En tout cas, si l'Europe est désarmée, alors le principe de solidarité vacille. Et la tentation pour un Vladimir Poutine, c'est de le tester. C'est d'aller chercher si oui ou non lorsqu'il agresse l'un d'entre nous, tous les autres viennent à son secours.
Évidemment, la France est dans une position un peu différente puisqu'elle a capacité de dissuasion nucléaire. Mais mais voilà, lorsqu'on dit d'ici 2035, on aura relevé nos défenses nos dépenses militaires de 3,5 % du PIB parce qu'on va construire des capacités pour dissuader la menace, c'est pas pour aller conquérir d'autres territoires, c'est pour dissuader la menace. et bien on prend en main notre destin.
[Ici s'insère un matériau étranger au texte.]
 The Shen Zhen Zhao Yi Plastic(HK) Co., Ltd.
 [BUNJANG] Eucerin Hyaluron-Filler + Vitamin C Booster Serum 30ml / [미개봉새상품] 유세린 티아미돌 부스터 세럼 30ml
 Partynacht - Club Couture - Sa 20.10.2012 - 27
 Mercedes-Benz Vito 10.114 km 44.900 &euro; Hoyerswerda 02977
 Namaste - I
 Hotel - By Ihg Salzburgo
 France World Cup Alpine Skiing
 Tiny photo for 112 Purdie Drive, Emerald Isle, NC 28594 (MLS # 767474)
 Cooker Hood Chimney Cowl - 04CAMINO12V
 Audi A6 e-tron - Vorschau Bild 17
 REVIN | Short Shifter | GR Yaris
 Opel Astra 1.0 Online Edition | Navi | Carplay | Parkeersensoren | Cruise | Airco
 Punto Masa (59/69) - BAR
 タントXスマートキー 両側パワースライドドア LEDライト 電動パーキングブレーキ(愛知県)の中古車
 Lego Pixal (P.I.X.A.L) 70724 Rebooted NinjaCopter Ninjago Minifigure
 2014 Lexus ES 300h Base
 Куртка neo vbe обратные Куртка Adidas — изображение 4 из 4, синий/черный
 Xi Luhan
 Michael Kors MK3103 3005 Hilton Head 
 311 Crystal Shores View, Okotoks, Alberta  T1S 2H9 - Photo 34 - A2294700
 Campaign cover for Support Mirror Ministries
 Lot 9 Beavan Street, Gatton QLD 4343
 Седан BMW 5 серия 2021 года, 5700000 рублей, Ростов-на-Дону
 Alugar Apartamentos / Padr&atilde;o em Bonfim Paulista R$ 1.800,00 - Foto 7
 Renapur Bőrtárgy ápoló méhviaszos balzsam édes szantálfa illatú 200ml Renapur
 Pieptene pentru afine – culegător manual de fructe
On dit qu'on va développer nos propres capacités, nos propres visions dans l'OTAN. Au fond, c'est ce que la France appelle de ses vœux depuis bien longtemps. Brièvement, dernière question sur le rapport de force que peut imposer la France.
Vous vous êtes exprimé sur les otages en Iran, vous êtes exprimé sur la flottille à Gaza. Pourquoi n'y a-t-il pas de mots sur Boem sans sal ? Le procureur a requis 10 ans ces derniers jours.
Pourquoi ce silence ces dernières heures ? Le procureur a requis 10 ans dans le procès d'appel comme il l'avait fait lors du procès de première instance. Euh nous l'avons toujours dit, il n'y a pas de fondement à la détention de notre compatriote.
Euh nous avons toujours dit euh que nous appelions les autorités algériennes à un geste d'humanité qui prenne en considération son âge et son état de santé. Et j'espère que c'est ce qui se produira. Son avocat est arrivé à Alger.
Il assistera au procès qui se tiendra mardi et et je vous l'ai dit, j'espère qu'à l'issue du procès, un geste d'humanité pourra être fait. M.